▸ **EXERCISE INSTRUCTIONS**
Rewrite the lines below, swapping every "asphalt road" for "paved road" and changing nothing else.

*** PROVIDED ENTRIES ***

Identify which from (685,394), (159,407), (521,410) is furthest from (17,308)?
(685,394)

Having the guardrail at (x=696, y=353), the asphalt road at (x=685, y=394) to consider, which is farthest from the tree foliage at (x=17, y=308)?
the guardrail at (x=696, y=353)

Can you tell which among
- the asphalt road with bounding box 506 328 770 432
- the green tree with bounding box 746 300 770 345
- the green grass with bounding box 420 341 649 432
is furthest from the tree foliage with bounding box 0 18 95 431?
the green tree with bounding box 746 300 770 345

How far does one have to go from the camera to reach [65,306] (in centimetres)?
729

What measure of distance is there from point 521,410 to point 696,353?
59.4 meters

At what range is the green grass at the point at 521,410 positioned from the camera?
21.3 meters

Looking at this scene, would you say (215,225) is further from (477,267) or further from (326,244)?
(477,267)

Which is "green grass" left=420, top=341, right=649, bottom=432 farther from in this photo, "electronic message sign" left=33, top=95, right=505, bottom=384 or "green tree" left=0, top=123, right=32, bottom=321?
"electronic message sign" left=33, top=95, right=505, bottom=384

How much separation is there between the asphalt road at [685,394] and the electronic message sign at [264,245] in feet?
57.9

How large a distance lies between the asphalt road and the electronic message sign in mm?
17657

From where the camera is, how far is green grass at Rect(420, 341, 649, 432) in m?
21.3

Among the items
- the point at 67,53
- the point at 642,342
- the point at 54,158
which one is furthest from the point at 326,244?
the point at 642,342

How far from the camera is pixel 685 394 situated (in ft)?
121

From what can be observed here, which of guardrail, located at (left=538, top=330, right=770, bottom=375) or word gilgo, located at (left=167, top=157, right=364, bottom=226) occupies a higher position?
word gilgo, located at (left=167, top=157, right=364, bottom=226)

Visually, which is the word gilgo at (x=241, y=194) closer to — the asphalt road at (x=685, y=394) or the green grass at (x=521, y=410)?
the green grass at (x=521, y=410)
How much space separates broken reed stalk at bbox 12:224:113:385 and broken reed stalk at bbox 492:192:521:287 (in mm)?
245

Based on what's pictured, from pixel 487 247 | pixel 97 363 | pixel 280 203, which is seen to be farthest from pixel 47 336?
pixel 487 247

***

▸ **EXERCISE OUTPUT**
Identify which from (685,394), (159,407), (521,410) is furthest from (17,308)?
(685,394)

Having the guardrail at (x=696, y=353), the paved road at (x=685, y=394) to consider, which is farthest from the tree foliage at (x=17, y=308)?
the guardrail at (x=696, y=353)

Can you tell which among
- the paved road with bounding box 506 328 770 432
- the green tree with bounding box 746 300 770 345
- the green grass with bounding box 420 341 649 432
is furthest from the tree foliage with bounding box 0 18 95 431?
the green tree with bounding box 746 300 770 345

How far does one have to go from the camera to reach [65,306] (in centimetres)?
729

What measure of distance is there from point 521,410 to point 696,353?
59.4 meters

At what range is the green grass at the point at 521,410 positioned from the camera?
21.3 meters

Looking at this scene, would you say (215,225) is further from (477,267) or further from (326,244)?
(477,267)

Which is "green grass" left=420, top=341, right=649, bottom=432 farther from in this photo, "electronic message sign" left=33, top=95, right=505, bottom=384 or "green tree" left=0, top=123, right=32, bottom=321?
"electronic message sign" left=33, top=95, right=505, bottom=384

How much separation is there between the paved road at [685,394] and the electronic message sign at [264,245] in feet?
57.9

How large a distance lies between the paved road and the electronic message sign in mm?
17657

From where the camera is, how far is green grass at Rect(420, 341, 649, 432) in m?
21.3

Among the items
- the point at 67,53
- the point at 642,342
- the point at 54,158
which one is furthest from the point at 326,244?
the point at 642,342

How far from the camera is pixel 685 394 situated (in ft)?
121

From what can be observed here, which of guardrail, located at (left=538, top=330, right=770, bottom=375) or word gilgo, located at (left=167, top=157, right=364, bottom=226) occupies a higher position?
word gilgo, located at (left=167, top=157, right=364, bottom=226)

Visually, which is the word gilgo at (x=241, y=194) closer to — the paved road at (x=685, y=394) or the green grass at (x=521, y=410)?
the green grass at (x=521, y=410)
How much space separates broken reed stalk at bbox 12:224:113:385 and broken reed stalk at bbox 492:192:521:287 (in mm)?
245

Based on what's pictured, from pixel 487 247 | pixel 97 363 | pixel 280 203, which is seen to be farthest from pixel 47 336?
pixel 487 247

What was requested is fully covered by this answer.